I have relayed your criticisms to the author of the formulation which mentions "traitors".
Here's something Comrade X says in response to someone else on "traitors".
"One other point concerning the substance of your argument. It is not true that somebody who advances an anti-communist ideology is a traitor. Ideology is a structure, and people are socialized into ideological structures in a way that hides from them their objective mental position against the social groups they consciously maintain their allegiance to. Giving up anti-communism is a process of becoming conscious of the true structure of reality and ideology and your consciousness.

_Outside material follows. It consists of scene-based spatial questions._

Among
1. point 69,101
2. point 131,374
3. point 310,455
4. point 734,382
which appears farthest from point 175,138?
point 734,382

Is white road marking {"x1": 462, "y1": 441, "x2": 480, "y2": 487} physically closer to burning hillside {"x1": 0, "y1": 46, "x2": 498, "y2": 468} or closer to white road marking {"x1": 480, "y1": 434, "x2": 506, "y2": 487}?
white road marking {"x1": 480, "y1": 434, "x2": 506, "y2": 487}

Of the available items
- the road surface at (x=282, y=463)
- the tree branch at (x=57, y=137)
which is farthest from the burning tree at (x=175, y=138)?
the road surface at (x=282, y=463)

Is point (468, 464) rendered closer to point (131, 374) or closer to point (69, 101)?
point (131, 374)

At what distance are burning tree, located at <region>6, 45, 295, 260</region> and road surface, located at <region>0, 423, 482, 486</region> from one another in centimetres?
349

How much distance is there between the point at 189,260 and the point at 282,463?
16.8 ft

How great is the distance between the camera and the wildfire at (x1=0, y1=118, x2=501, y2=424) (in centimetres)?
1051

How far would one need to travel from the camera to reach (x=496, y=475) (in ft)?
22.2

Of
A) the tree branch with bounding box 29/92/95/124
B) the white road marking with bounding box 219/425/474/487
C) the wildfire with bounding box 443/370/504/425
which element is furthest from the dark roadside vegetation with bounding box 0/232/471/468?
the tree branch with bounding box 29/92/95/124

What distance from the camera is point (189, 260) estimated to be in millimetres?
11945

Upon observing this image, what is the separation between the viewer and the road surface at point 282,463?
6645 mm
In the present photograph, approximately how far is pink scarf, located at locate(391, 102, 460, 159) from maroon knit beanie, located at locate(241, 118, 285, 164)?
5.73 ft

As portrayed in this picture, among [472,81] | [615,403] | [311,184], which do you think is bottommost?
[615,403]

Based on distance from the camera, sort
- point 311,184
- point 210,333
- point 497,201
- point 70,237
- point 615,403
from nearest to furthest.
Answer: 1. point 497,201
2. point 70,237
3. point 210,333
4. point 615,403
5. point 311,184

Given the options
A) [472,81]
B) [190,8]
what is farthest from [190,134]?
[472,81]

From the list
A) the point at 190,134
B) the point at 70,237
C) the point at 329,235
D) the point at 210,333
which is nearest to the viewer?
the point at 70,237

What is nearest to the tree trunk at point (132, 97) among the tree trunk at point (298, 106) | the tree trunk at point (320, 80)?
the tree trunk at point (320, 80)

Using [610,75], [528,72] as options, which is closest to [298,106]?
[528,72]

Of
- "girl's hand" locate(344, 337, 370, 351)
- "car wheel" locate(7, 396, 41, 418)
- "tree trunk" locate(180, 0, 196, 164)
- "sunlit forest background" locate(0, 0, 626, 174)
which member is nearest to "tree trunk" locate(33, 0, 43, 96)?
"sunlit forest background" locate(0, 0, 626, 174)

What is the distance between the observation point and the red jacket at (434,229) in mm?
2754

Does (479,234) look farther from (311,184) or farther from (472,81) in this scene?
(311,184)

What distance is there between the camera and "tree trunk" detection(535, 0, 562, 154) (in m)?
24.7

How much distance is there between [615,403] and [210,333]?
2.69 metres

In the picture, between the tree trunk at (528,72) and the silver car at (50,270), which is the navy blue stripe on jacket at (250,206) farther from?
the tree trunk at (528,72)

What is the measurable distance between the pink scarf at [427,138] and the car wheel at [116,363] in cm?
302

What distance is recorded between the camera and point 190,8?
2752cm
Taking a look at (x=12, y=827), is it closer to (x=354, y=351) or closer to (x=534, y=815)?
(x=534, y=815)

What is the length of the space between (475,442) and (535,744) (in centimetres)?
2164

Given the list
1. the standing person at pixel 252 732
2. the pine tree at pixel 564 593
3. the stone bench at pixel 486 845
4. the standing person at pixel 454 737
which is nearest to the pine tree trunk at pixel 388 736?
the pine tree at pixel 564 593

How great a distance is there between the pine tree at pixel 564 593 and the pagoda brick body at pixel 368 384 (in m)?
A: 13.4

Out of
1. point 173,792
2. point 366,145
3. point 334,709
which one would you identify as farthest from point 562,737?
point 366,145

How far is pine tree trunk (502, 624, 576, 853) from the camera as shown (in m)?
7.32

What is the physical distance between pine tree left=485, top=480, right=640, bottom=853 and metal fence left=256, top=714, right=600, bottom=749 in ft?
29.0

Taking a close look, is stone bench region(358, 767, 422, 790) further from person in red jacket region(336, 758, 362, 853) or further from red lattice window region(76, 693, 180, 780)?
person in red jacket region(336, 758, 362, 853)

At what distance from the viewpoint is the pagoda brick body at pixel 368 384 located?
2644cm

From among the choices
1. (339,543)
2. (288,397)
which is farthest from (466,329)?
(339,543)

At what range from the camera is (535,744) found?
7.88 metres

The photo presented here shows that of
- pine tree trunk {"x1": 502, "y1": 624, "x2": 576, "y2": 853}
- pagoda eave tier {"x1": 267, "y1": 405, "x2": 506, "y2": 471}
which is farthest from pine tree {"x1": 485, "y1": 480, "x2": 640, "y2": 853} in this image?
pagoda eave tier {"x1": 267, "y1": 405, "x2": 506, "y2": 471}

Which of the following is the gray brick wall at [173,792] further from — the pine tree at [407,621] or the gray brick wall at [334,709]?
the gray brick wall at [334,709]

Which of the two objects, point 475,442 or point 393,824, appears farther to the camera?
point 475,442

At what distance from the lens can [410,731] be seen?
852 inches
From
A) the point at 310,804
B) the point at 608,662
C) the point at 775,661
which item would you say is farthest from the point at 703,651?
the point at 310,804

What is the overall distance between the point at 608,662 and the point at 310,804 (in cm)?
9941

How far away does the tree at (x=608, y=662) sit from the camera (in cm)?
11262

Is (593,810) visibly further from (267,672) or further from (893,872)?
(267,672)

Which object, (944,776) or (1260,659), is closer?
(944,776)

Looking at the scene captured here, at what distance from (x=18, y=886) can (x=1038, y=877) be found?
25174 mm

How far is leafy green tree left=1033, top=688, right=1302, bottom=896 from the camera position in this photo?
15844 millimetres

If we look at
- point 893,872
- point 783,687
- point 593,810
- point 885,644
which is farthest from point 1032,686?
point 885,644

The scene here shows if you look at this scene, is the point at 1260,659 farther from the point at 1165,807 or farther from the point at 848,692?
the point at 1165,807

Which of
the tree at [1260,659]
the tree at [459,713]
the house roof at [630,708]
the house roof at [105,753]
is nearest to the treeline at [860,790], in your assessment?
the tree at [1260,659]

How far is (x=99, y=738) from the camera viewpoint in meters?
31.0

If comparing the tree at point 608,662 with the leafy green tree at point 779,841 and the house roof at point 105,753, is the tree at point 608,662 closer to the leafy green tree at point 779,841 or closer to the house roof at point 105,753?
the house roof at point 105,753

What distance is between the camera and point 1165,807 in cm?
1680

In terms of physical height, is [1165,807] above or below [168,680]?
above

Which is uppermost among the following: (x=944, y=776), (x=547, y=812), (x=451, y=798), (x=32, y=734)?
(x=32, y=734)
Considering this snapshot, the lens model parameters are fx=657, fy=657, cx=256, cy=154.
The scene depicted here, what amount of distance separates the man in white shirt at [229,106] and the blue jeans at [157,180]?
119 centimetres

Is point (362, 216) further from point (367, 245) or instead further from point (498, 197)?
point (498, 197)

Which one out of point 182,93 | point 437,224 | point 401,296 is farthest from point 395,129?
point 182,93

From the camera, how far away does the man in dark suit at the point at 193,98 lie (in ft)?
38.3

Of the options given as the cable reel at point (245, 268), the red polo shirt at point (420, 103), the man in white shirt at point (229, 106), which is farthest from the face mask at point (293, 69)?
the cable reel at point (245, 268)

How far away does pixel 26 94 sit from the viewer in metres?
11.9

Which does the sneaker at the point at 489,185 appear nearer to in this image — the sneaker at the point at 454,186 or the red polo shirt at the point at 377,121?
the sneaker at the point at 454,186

A traitor is somebody who actively and consciously struggles against a state. Western Marxists opposed Stalinism, for example, but were not traitors."
_______ On the Comrade X, I am causing upset to someone by keeping him anonymous . It was my idea not to give his name, not his idea. He pointed out that leaving out his name leaves out some of the contextualization of his argument.
I think the arguments are good, but they are controversial, and he is not on this list to defend them, so I left out the name.
Anyway, he said give his name. It is Andy Austin.
Charles Brown
Detroit
Charles Brown:
>If things were so horrible under
>Stalin, how come nobody ever
>betrayed the Soviet Union and
>worked for imperialism inside
>the country ?
The problem is that the Soviet government lied about the connections between political dissidents and foreign governments. In Vishinsky's summary speech to the 1936 Moscow Trials, he said, "Terror was the basis of all their activities, it was the basis of the Trotskyite-Zinovievite union. This was quite unanimously testified to by people who were not directly connected with each other in their underground work. This was not only admitted here by Zinoviev and Kamenev, Smirnov and Ter-Vaganyan, Reingold and Pickel; it was stated also by Berman-Yurin, Fritz David and Valentine Olberg, that peculiar citizen of the Republic of Honduras, paid agent of Trotsky and simultaneously of the German secret police - the Gestapo."
Now the notion of any of these people being on the payroll of the Gestapo is just a sick, insane lie. In truth Trotsky was one of the leading opponents of Nazism in the world. Three years after Vishinsky stated these lies, the Soviet Union and Nazi Germany signed a non-aggression pact, which is not an unprincipled thing to do. What was unprincipled was Stalin's instructions to Communist Parties to mute anti-fascist agitation. That was a crime.